Exercise description – Filter this material down to the lines that contain the string "conditions", and return those lines.

Working data –

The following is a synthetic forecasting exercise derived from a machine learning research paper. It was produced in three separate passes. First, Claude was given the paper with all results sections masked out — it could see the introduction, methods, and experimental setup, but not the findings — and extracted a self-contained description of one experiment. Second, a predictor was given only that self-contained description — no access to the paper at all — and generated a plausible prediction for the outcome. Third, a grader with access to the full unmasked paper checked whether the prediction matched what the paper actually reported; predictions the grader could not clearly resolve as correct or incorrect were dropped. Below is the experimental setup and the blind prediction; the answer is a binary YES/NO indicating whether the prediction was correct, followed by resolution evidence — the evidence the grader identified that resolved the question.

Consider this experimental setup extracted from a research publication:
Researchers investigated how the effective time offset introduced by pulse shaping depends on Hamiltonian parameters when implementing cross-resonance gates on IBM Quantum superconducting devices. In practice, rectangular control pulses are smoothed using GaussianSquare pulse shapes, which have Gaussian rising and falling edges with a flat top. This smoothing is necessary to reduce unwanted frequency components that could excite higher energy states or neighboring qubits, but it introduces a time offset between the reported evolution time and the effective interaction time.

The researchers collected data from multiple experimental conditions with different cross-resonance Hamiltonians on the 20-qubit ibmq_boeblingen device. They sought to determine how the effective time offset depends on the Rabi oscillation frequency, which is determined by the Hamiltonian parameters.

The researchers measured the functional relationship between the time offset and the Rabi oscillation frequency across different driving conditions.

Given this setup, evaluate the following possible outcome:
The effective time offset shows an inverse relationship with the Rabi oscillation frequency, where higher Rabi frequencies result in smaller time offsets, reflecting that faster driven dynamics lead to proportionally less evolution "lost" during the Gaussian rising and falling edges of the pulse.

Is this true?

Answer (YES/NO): YES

Result for this task –
The researchers collected data from multiple experimental conditions with different cross-resonance Hamiltonians on the 20-qubit ibmq_boeblingen device. They sought to determine how the effective time offset depends on the Rabi oscillation frequency, which is determined by the Hamiltonian parameters.
The researchers measured the functional relationship between the time offset and the Rabi oscillation frequency across different driving conditions.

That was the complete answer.